== What you need to do ==
From the entries below, reproduce exactly the lines from the one with "Marianne Design - Creatables" through the one with "Ford Focus ST Ecoboost Flag Pullover Hoodie", both included, without images.

== Records excerpted from a collection ==
--------------------

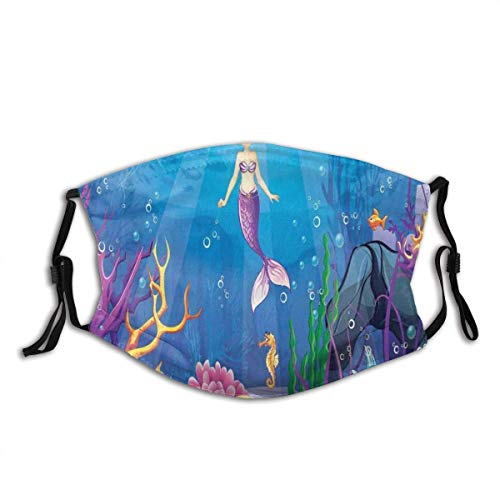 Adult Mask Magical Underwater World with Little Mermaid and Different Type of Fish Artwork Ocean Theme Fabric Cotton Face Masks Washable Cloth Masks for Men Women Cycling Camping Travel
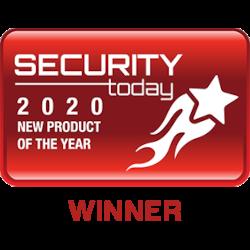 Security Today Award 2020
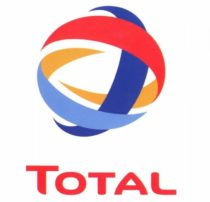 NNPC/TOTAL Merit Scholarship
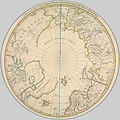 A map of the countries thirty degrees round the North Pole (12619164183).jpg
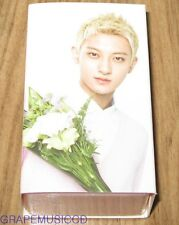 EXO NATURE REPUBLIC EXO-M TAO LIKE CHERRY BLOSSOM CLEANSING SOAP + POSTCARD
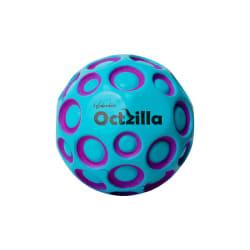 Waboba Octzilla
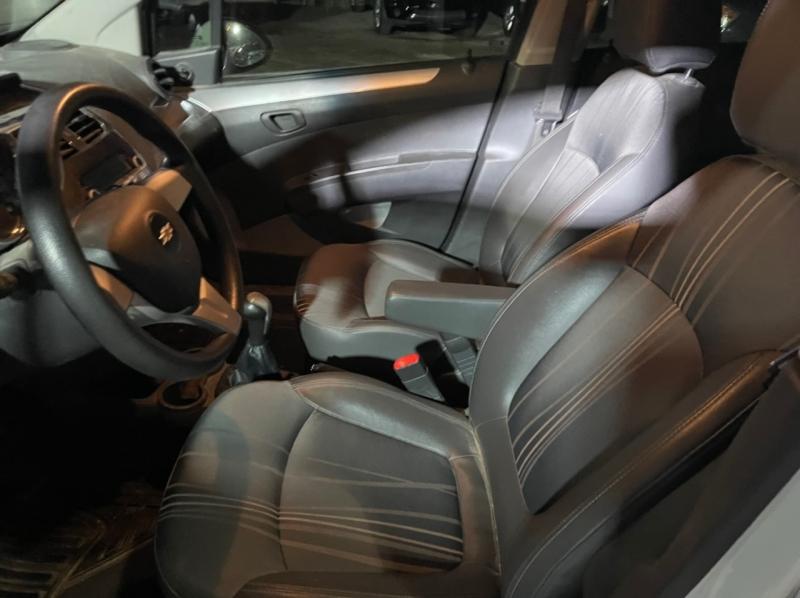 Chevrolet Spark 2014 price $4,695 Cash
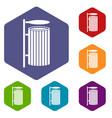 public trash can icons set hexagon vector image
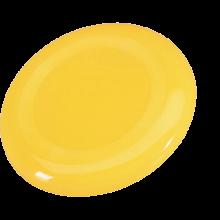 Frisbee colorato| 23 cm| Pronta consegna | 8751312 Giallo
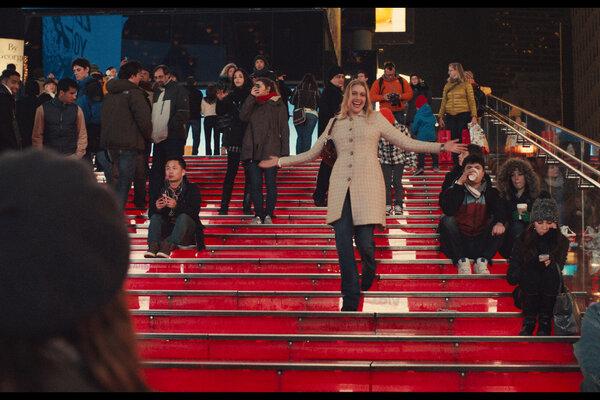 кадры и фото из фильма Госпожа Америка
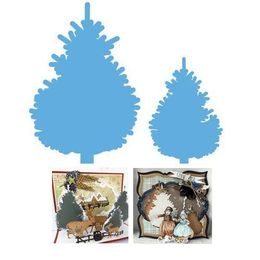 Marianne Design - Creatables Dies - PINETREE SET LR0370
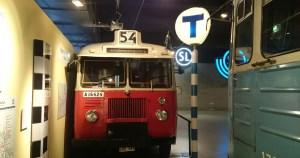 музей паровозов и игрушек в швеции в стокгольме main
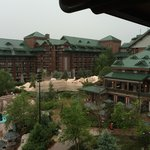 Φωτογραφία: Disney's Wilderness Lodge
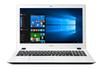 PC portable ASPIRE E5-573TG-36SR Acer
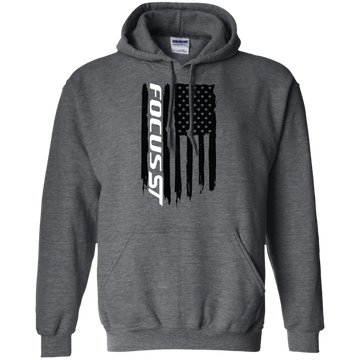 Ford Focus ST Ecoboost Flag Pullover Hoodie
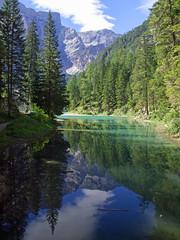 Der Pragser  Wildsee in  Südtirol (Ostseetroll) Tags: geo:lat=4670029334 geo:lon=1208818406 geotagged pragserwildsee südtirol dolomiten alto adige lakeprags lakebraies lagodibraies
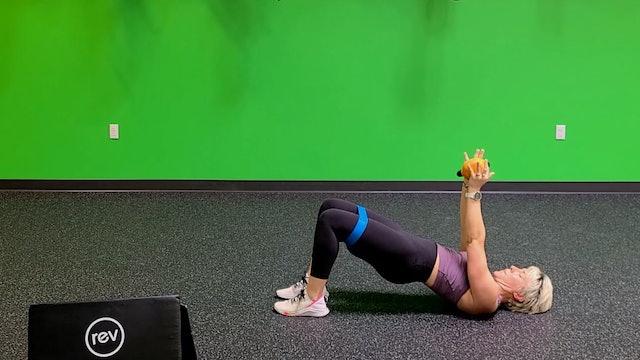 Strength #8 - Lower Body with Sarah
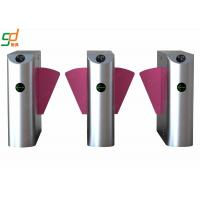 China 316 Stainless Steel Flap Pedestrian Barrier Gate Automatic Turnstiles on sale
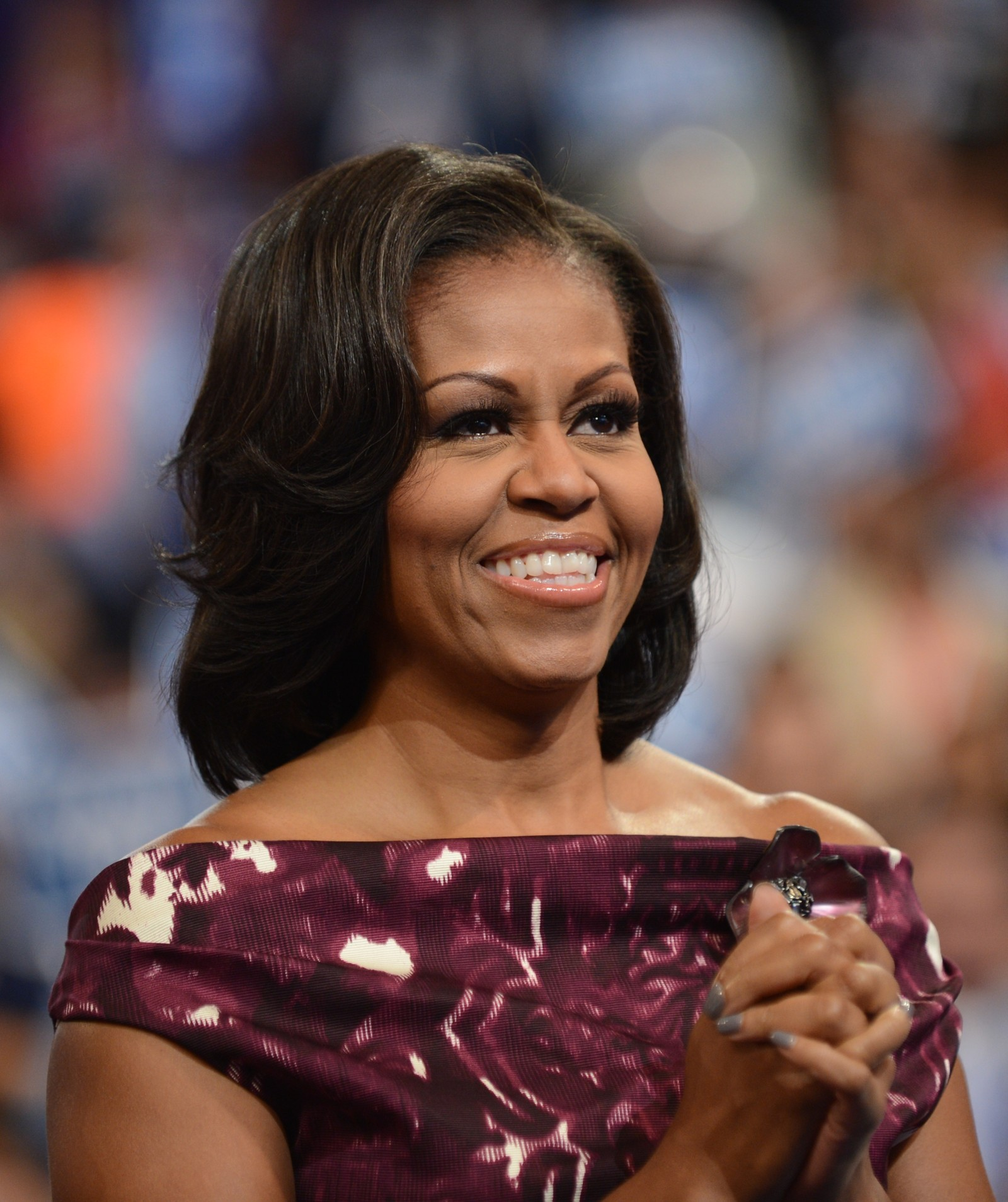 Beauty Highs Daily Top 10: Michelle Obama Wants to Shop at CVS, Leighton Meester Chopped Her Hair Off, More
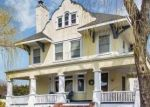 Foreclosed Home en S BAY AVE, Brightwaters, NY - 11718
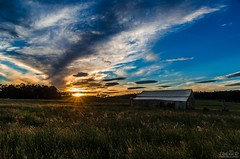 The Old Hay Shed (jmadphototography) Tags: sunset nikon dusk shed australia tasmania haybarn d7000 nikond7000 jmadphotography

--------------------

== Result of this exercise ==
 Marianne Design - Creatables Dies - PINETREE SET LR0370
 музей паровозов и игрушек в швеции в стокгольме main
 Φωτογραφία: Disney's Wilderness Lodge
 PC portable ASPIRE E5-573TG-36SR Acer
 Ford Focus ST Ecoboost Flag Pullover Hoodie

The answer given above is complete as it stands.